What is expected
Count the lines in the listing below that contain the string "sheer", and reply with the number alone.

Excerpted data
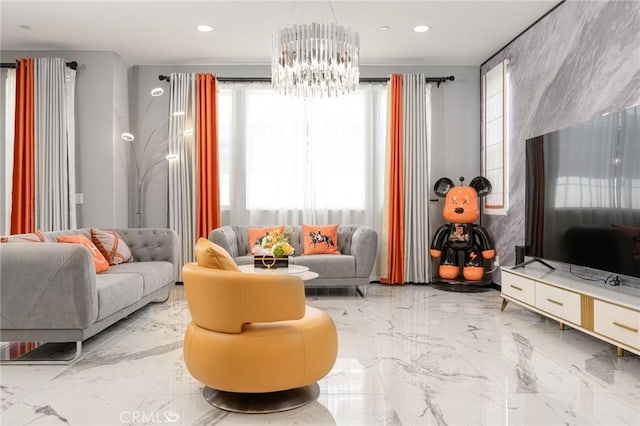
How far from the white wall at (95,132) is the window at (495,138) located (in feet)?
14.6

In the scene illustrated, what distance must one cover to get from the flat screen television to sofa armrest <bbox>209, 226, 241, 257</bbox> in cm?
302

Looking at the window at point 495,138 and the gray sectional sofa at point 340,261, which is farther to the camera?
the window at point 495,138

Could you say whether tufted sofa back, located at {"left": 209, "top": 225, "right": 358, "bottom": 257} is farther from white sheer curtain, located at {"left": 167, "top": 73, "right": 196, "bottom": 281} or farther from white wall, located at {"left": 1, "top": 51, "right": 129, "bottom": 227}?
==
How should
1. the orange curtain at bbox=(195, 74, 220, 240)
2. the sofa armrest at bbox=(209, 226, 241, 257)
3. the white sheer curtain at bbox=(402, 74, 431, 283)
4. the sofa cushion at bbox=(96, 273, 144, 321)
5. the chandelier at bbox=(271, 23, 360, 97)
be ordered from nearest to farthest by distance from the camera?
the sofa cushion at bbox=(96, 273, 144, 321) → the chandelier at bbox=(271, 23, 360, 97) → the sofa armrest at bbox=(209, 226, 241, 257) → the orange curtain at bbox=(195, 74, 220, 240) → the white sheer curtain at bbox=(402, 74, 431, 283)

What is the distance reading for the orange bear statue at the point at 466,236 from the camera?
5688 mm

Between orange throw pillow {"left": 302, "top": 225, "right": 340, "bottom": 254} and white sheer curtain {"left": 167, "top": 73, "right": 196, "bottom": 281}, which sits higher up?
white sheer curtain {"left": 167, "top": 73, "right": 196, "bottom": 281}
...
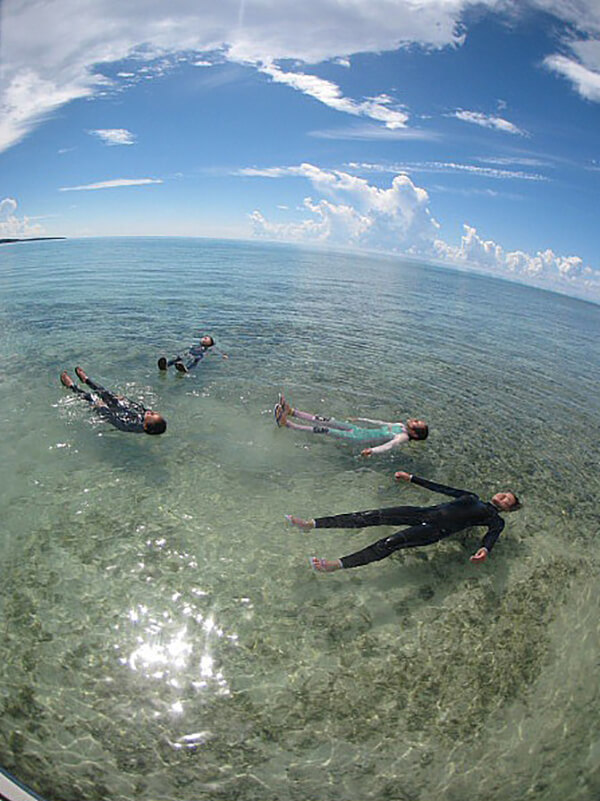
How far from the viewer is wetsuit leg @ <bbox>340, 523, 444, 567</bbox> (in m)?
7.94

Solution
5